Document passage:
○ ○ ○
I want things to be ok between us, without any anomosity. We went thu alot and I helped him thru so much. Has time made him think? Or does he not care. He knows we cannot go back to the way things were...but I wanted to see if we can get past this and remain friends, he also is aware of this. Please just tell me if you were him how would you feel. I mean he could have deleted it like the rest. I sent it on Monday, its almost Friday:(

2007-04-19 16:15:28 · 16 answers · asked by Anonymous in Family & Relationships Marriage & Divorce

16 answers

As you well know, each and every person is different. I have no way of knowing what this guy is like. Thus, I can only offer up how I would respond; my perspective; etc. I must admit, I tend to be a little more forgiving and honest, as it relates to my feelings, than most dudes I know. Here it goes: (1 question at a time)

Does this mean he is considering it? Probably, it means 1 of two things. He either hasn't seen it or he is waiting for the right time to read and respond to it. My guess is it's the latter of the 2. If I had to guess, I would say that he is waiting till he has the time to devote the propper amount of time and thought to your email. It's obvious from your post that he was hurt very bad, and it is probably tougher on him than you will ever know.

Has time made him think? Time makes everyone think. Most people tend to minimize the negatives and magnify the positives of the past, especially in relationships. They say that time heels all wounds, right. Why would this be any different?

Or does he care? I am 29; I have had 3 major relationships in my life, and I will tell you that I still care/love/have a special place in my heart for each one of them.

I have a few questions for you:

Why is it so important to you to remain friends with him?
Why do you want things to be okay without anomosity?
Why did you feel it necessary to include that you helped him so much during the relationship?

Finally, it's obvious that you carry an extreme amount of guilt resulting from this relationship; how it ended; etc. Why?

I look forward to hearing back from you.

2007-04-19 18:58:14 · answer #1 · answered by Cing 4 · 0 0

Well first off not knowing what you did to each other it is difficult to reply to you. Beind a man I know what it is like to be in his shoes. You must understand a lot of us men have an ego problem and will not let things go without a long time to work out our issues.

Another thing you must ask yourself is does he have another woman in his life ? Some men can't deal with being alone and look for the closest bit of comfort we can find.

He may even be one of those asses that wants to make you suffer in your own guilt because he blames you for all of the wrongs. You must relise one very important thang It takes two to fight not just one person can be blamed for all of the wrongs in a relationship. This would be a sign of him being conceeded.
○ ○ ○
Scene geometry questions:
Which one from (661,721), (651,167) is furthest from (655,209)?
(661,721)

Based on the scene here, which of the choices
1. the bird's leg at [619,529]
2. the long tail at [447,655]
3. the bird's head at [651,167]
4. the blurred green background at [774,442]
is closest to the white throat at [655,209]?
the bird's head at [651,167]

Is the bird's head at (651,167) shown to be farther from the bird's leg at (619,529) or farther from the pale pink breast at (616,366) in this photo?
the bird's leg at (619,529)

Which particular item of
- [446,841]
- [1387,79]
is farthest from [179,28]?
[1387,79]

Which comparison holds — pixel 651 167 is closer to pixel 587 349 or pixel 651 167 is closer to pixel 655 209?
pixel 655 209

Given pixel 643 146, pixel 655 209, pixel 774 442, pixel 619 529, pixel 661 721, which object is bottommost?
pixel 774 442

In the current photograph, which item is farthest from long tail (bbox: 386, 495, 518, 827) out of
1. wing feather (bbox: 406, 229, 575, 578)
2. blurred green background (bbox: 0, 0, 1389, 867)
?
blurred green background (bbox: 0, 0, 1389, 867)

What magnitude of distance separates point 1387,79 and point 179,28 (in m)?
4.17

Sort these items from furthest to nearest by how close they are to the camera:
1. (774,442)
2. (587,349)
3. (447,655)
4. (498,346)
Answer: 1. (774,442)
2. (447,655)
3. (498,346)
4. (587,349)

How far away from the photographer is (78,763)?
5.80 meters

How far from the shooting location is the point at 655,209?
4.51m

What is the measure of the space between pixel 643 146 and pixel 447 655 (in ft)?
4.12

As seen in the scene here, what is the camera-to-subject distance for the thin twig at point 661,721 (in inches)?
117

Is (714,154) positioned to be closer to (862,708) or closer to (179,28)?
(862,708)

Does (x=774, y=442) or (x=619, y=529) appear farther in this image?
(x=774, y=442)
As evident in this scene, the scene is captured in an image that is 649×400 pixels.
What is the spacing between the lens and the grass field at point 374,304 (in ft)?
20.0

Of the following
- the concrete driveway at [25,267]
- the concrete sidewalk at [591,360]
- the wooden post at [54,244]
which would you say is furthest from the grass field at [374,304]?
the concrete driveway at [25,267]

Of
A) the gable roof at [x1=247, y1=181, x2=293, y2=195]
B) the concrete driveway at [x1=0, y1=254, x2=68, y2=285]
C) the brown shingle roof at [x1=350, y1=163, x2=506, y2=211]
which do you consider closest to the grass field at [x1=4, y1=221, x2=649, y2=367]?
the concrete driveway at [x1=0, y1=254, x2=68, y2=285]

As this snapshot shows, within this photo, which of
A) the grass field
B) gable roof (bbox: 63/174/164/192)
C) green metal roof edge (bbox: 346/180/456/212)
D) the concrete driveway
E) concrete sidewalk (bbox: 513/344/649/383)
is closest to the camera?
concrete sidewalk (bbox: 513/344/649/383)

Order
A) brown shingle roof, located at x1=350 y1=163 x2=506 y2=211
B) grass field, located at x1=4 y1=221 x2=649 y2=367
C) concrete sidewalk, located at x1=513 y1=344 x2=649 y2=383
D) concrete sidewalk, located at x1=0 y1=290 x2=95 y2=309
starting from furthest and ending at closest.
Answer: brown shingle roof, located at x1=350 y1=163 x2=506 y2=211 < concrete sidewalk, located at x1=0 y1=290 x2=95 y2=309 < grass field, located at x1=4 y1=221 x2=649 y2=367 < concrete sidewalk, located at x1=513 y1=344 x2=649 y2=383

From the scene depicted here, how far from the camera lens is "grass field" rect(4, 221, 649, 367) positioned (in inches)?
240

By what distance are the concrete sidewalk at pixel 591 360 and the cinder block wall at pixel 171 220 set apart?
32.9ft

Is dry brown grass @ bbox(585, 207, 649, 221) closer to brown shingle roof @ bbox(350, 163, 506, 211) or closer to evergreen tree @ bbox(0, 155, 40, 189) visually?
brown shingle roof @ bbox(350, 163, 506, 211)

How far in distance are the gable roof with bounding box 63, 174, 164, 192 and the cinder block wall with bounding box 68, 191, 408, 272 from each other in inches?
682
○ ○ ○
Given request 1: In the relationship advice thread, what day does the person asking say the message was sent?
Given request 2: Copy out the stretch of the records from the line containing "Is dry brown" through the end of the records.

Task result 1: Monday

Task result 2:
Is dry brown grass @ bbox(585, 207, 649, 221) closer to brown shingle roof @ bbox(350, 163, 506, 211) or closer to evergreen tree @ bbox(0, 155, 40, 189) visually?
brown shingle roof @ bbox(350, 163, 506, 211)

How far in distance are the gable roof with bounding box 63, 174, 164, 192 and the cinder block wall with bounding box 68, 191, 408, 272 from each other in inches?
682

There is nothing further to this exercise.